Monday, January 10, 2011


NYTer: SF Gay Shadow Mayor Kawa
Amending a Law for Ed Lee?
(Steve Kawa. Credit: Luke Thomas, Fog City Journal.)

Reporter Gerry Shih covers San Francisco politics for the Bay Citizen, and some of his piece for that outlet also run in the Bay Area section of the New York Times that appears on Fridays and Sundays. I'm not sure exactly how to describe his gig with the Gray Lady because on one hand he's not on staff, while on the other hand he's not a freelancer, but his work regularly appears in the Times.

In any event, he's been providing a unique view in recent weeks to the many power-plays and backroom deals swirling around City Hall as our Boy-King Gavin Newsom and his buddies manuvered to maintain their grip on the levers of municipal power, and Shih has now given an interview to Holly Kernan of KALW Radio in which he sheds more light on the shenanigans.

Reading how gay shadow mayor Steve Kawa worked to amend local laws behind-the-scenes to keep his desired choice for titular mayor happy and employed after the November election, I couldn't help but think of a banana republic because it's ever-more clear to me that is the state of San Francisco.

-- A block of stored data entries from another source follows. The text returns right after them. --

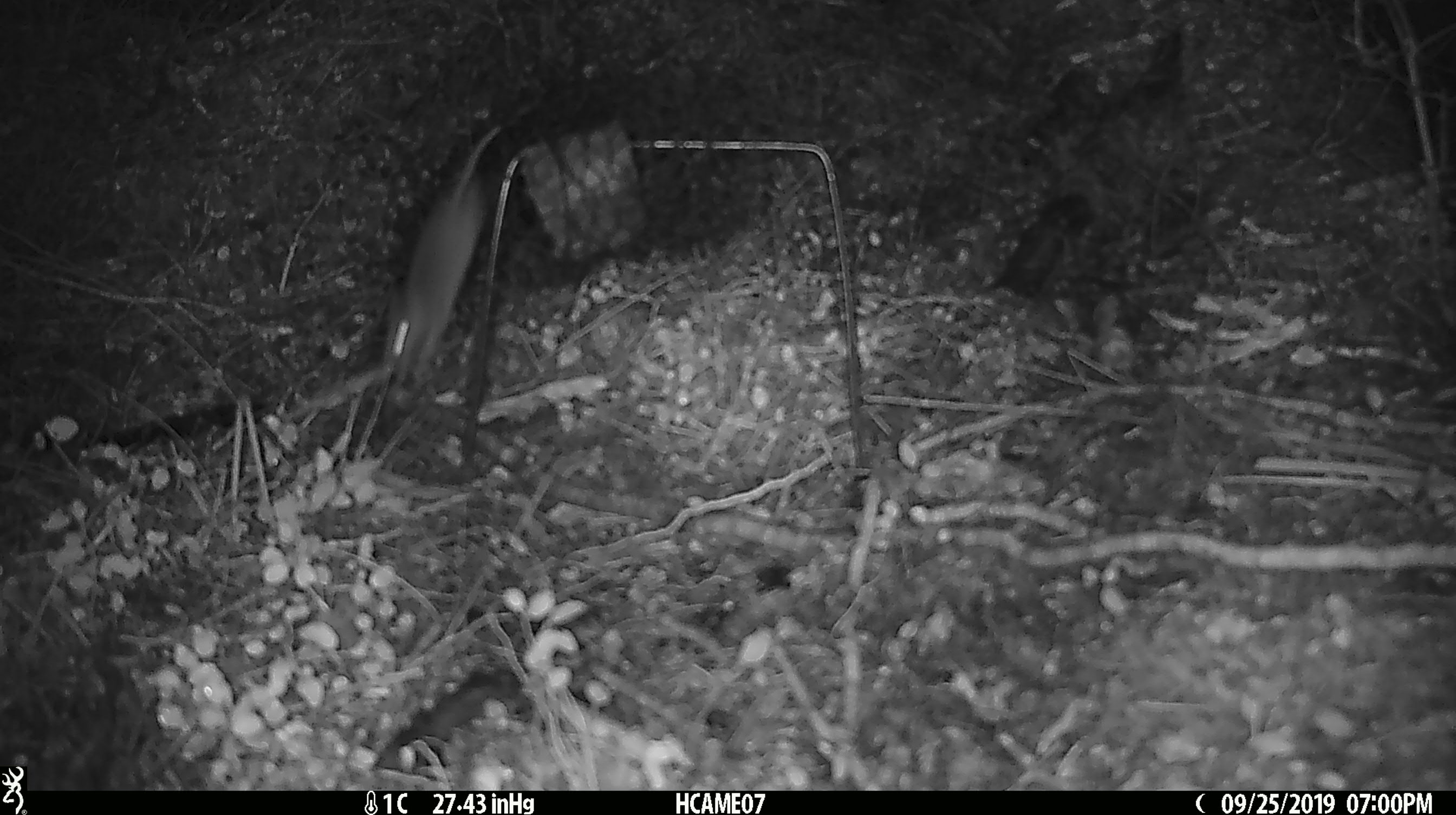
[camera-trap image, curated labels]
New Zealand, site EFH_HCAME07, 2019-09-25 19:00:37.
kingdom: Animalia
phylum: Chordata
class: Mammalia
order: Rodentia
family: Muridae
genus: Mus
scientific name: Mus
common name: mouse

From KALW's coverage of the Ed Lee selection as our new mayor, bolding mine:

KERNAN: And so this was essentially a political coup orchestrated by Newsom’s office, Rose Pak, and reportedly former mayor Willie Brown.

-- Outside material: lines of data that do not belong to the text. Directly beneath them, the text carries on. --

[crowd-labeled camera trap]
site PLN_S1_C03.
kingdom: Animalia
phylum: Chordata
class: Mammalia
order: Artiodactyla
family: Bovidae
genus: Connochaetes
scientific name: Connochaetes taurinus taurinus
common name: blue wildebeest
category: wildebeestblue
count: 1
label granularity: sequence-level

SHIH: Yes. This was something – Mr. Lee’s name had been bubbling for weeks at City Hall – but nobody kind of thought it was realistic, simply because he had refused to do the job. He said he wanted to keep a city administrator’s job. He’s a low-key, kind of quiet guy, likes to stay out of the limelight, doesn’t like any of the political drama. But Steve Kawa, Mr. Newsom’s chief of staff, kept pushing him for weeks and kept seeing what his concerns were.

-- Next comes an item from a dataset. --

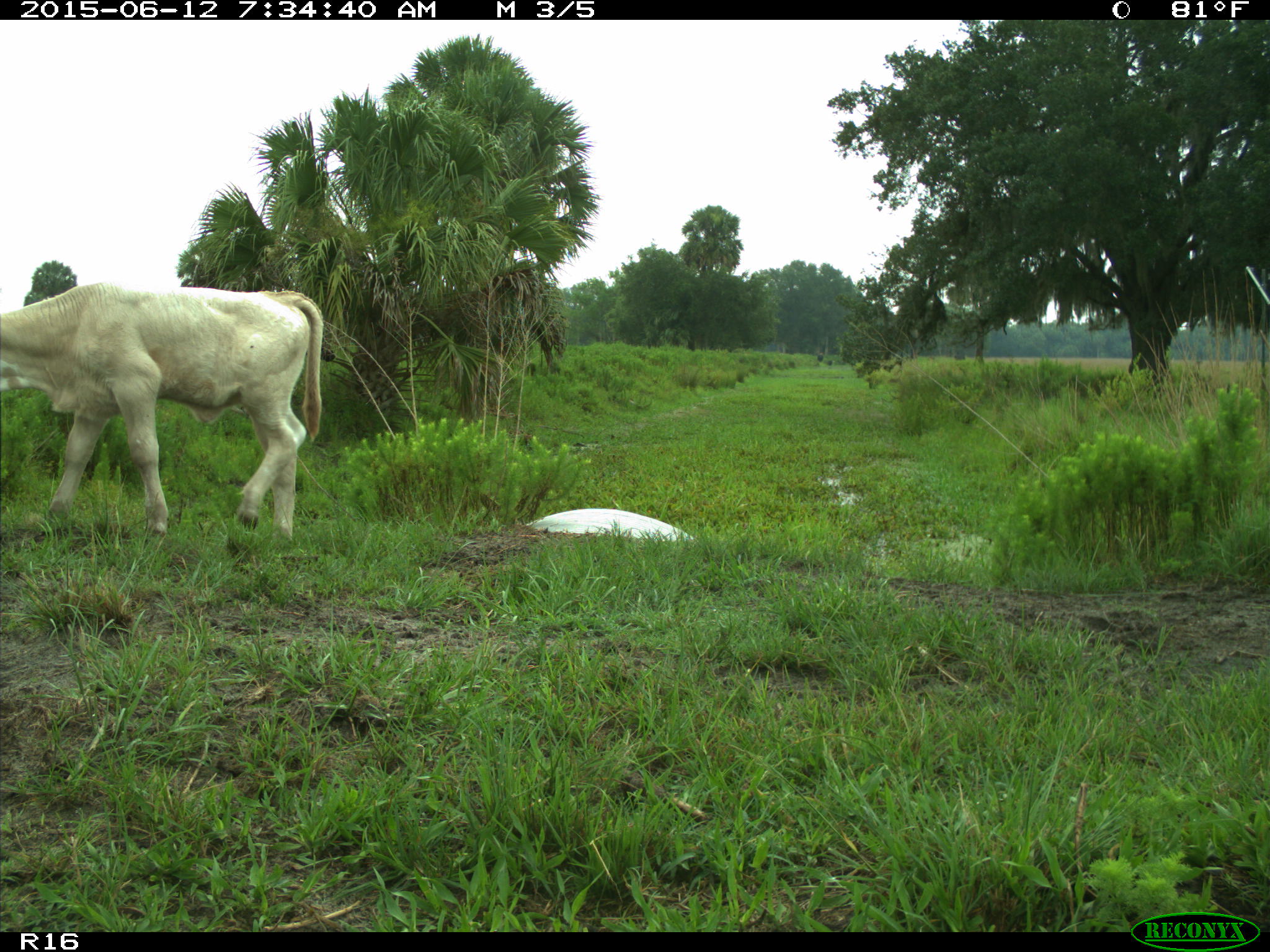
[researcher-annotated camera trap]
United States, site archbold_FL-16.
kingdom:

One of them was he was afraid – Mr. Lee was afraid – that he would lose his city administrator’s job. And so Mr. Kawa in mid-December approached the city attorney's office and had them draft legislation that would allow Mr. Lee to return to his job after he served a stint as mayor.

Kawa, not Newsom, was pulling the strings behind the City Hall curtain to install Lee and went so far as to City Attorney Dennis Herrera's staff to look at rewriting the municipal code.

The KALW interview doesn't say if the Kawa-supported legislation has passed the Board of Supervisors, but Shih in a January 6 piece for the Bay Citizen reported this:

The critical stumbling block for Lee, several people said, was his concern about a rule in the city charter that prohibited elected officials from taking appointed positions within a year of leaving office. Lee, who is putting two daughters through college, was confirmed to a new term as chief administrator in December. He told officials he did not want to risk forfeiting the remainder of his five-year contract as city administrator, worth $1.25 million.
As his anxieties became clear, Newsom’s staffers asked the office of Dennis Herrera, the city attorney, to begin quietly drafting a charter amendment to allow Lee to return to the administrator’s post after he served as mayor, according to several City Hall officials. The amendment still needs board approval.

Why do I have a sinking feeling the new board is easily going to give Kawa the desired legislative outcome he wants? Democracy is being subverted in San Francisco not only with the terrible and dangerous way in which a titular mayor was chosen, but also with the shocking announcement and inauguration yesterday of the former chief of police George Gascon as the new district attorney.

Let's see what the progressive members of the board have to offer up as alternatives to the Willie Brown and Rose Pak machines.